Skip site navigation (1)Skip section navigation (2)
Date:      Fri, 9 Oct 1998 22:02:44 -0700 (PDT)
From:      dan@math.berkeley.edu (Dan Strick)
To:        tlambert@primenet.com
Cc:        dan@math.berkeley.edu, freebsd-smp@FreeBSD.ORG
Subject:   Re: hw platform Q - what's a good smp choice these days?
Message-ID:  <199810100502.WAA17750@math.berkeley.edu>

next in thread | raw e-mail | index | archive | help
> We can argue about whether the FS code should be reading mode page 2
> and acting with the physical geometry in mind in order to minimize
> actual seeks, and that FreeBSD's imaginary 4M cylinder is broken. 

I suspect we would both agree that teaching the FS code and the driver
code to optimize for the actual disk geometry would be so painful and
perhaps computationally expensive as to be not worth the effort.
It is probably adequate to model a disk as a sequence of blocks
with on the average a much larger latency between nonconsecutive
blocks than between consecutive blocks.  It may also be true that on
the average the latency increases with the difference in block numbers,
but the actual function is so jagged that this approximation is of
uncertain value.

I tend to divide disk activity into several categories which must
be optimized separately.  The first category is randomly located
I/O requests separated by large disk latencies.  In this case,
I/O reordering is useful and the per command SCSI latencies are
so small that they fit unnoticed within the large disk latencies.
There is no practical difference between reads and writes.
Simultaneously executed SCSI commands are not very useful.

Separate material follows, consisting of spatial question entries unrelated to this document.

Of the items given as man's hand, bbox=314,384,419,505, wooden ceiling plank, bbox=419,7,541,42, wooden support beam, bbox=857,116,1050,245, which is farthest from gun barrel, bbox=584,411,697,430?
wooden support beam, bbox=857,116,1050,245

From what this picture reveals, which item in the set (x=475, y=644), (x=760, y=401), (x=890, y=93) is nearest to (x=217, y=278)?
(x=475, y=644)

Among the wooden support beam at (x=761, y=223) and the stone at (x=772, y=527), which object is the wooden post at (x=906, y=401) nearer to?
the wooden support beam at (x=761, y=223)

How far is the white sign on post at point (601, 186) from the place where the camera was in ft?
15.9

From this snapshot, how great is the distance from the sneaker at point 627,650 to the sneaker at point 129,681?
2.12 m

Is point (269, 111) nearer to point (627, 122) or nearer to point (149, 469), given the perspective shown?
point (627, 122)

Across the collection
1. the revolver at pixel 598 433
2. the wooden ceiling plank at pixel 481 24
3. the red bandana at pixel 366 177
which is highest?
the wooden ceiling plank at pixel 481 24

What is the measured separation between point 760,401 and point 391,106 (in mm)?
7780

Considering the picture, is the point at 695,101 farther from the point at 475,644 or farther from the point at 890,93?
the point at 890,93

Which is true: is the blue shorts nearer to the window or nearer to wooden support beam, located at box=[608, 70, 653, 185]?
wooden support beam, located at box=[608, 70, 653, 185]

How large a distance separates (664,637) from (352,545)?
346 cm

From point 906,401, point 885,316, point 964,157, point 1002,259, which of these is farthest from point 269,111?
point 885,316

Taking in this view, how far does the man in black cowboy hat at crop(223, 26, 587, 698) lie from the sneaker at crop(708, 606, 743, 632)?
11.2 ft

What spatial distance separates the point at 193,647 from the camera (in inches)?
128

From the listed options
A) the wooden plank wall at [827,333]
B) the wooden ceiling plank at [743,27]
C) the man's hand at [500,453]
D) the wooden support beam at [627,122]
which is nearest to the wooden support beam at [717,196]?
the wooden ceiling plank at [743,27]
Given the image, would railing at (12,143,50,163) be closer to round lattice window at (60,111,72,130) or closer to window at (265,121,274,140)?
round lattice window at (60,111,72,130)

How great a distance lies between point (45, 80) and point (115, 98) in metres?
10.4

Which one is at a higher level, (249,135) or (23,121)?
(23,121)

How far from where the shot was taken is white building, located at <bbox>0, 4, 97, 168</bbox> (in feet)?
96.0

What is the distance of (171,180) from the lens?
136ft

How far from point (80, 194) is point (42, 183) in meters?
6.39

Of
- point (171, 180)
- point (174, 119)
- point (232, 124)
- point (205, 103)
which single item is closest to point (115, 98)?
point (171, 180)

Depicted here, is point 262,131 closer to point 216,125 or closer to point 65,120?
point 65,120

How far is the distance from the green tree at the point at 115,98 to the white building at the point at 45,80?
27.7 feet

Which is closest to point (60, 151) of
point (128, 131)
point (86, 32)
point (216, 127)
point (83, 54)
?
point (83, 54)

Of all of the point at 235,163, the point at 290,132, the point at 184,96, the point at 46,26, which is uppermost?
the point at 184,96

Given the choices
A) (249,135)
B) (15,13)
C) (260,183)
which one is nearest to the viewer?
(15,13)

The second category is highly localized disk I/O for mostly
noncontiguous chunks.  The third category is contiguous disk I/O.
Both of these categories have read and write cases.  Since modern
drives do speculative read ahead, the read cases behave similarly,
but the the write cases are different.  (Modern drives may also
be capable of write-behind (i.e. cached writes) but they had better
not do it with my valued data.)

> The clustering code and locality of reference will generally ensure
> that data locality for a given process is relatively high; this,
> combined with the fact that most modern SCSI drives inverse-order
> the blocks and start reading immediately after the seek (effectively
> read-caching the hicgh locality data) will definitely shorten the
> increment.
> 
> Also, let me once again emphasize that the improvement is due to
> interleaved I/O, which gets rid of the agregate latency, replacing
> it with a single latency.

You have lost me here.  I must not understand the "aggregate latency"
to which you refer.  If we execute our I/O commands serially, we can
divide the time into SCSI command latency (command processing overhead),
disk latency (waiting for the heads to reach the data), disk data transfer
time (between the heads and the drive data buffer), and DMA (between the
drive and system main memory through the SCSI and PCI busses).
A smart drive might overlap some of the disk data transfer with DMA
and in the case of highly localized disk reads it might effectively
overlap disk latency with disk data transfer by doing speculative
read ahead.  I don't understand what you mean by "interleaved I/O"
or how this relates to the I/O sub-activities I have listed above.

> > The one big advantage of tagged drivers is the possibility that disk
> > activity could overlap DMA, but this of course depends on the smarts of
> > the particular disk drive and the SCSI host adapter and it only matters
> > if the disk latencies are so small that disk revs would be lost
> > otherwise.  (It is hard to draw a picture of this in ascii.) Even in this
> > case, a smart driver that does 2 simultaneous SCSI commands might do
> > as well as one that does 64.
> 
> If there is an intervening seek, yes.  But in general, the number
> of sectors per cylinder has increased, not decreased, over time.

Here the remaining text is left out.